→ Задания
a. Перепишите в виде короткого списка абзац фрагмента документа, начинающийся словами «Не исключено даже», сохранив его главные факты.
b. Как передать суть фрагмента документа в двух предложениях? Сформулируйте их так, чтобы каждое утверждение опиралось на текст.

→ Фрагмент документа
____

Глядя на то, с каким упоением и с какой убежденностью российское общество скатывается в последнее время в бездну необратимой ненависти к западной цивилизации, а особенно к тем немногим россиянам, которые эту ненависть не разделяют, впору пожалеть об исчезновении советской власти, строго наказывавшей несанкционированное проявление на индивидуальном уровне любых, пусть и самых верноподданнических чувств советских граждан.
Попробовали бы вы в те времена выйти на улицу в будний день или даже в воскресенье с любовно написанным вами плакатиком «Слава КПСС!» или «Да здравствует товарищ Брежнев!».
Вас тут же доставили бы в ближайшее отделение милиции, обязательно взяли бы на заметку товарищи из органов, а на работе парторганизация всыпала бы вам по первое число за «проявление буржуазного индивидуализма», а то и за «попытку идеологической провокации».
Не исключено даже, что вам пришлось бы познакомиться и с советской психиатрией. Ибо в советском обществе любая личная инициатива была тотально запрещена, поскольку рассматривалась как посягательство на монолитность общественного строя и на властную монополию Политбюро ЦК КПСС.

____

→ Данные для анализа

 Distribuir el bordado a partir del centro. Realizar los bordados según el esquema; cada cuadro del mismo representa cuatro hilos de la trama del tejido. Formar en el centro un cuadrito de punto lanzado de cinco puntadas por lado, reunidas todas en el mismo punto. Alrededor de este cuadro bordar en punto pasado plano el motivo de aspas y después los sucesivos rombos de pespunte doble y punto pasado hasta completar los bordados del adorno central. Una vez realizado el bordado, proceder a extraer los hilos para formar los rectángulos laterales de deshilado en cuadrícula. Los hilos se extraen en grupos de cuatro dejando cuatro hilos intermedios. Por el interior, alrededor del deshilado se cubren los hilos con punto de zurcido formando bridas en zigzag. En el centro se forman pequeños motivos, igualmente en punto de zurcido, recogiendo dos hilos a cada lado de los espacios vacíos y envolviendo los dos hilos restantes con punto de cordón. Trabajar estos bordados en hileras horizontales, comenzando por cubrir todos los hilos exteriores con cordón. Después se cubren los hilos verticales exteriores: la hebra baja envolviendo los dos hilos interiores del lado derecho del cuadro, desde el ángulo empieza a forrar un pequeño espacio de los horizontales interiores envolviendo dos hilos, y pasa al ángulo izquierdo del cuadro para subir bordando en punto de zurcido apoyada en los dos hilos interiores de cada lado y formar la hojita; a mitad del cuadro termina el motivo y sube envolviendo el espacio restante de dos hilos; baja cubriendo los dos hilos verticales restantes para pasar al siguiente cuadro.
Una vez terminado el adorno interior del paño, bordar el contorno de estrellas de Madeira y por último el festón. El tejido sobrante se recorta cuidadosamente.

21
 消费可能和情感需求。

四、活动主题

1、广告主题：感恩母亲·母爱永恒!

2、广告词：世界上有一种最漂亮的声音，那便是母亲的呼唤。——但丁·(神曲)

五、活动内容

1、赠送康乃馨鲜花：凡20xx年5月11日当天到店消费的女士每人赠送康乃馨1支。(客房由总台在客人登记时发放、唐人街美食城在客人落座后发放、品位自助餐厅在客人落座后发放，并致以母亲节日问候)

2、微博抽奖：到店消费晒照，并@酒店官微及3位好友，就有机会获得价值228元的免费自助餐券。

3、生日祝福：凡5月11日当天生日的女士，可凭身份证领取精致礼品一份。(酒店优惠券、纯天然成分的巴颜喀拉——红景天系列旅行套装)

____

→ Ответы к заданиям
a.
- За такой поступок могли направить и к советским психиатрам.
- В советском обществе любая личная инициатива была полностью запрещена.
- Её считали посягательством на монолитность общественного строя и на властную монополию Политбюро ЦК КПСС.

b. Глядя на то, как российское общество в последнее время скатывается в ненависть к западной цивилизации и к немногим несогласным с ней россиянам, впору пожалеть о советской власти, которая строго наказывала за несанкционированное проявление любых, даже верноподданнических, чувств. Человеку, вышедшему на улицу с самодельным плакатом «Слава КПСС!», грозили милиция, внимание органов, взыскание от парторганизации и даже психиатрия, поскольку любая личная инициатива считалась посягательством на монолитность строя и монополию Политбюро.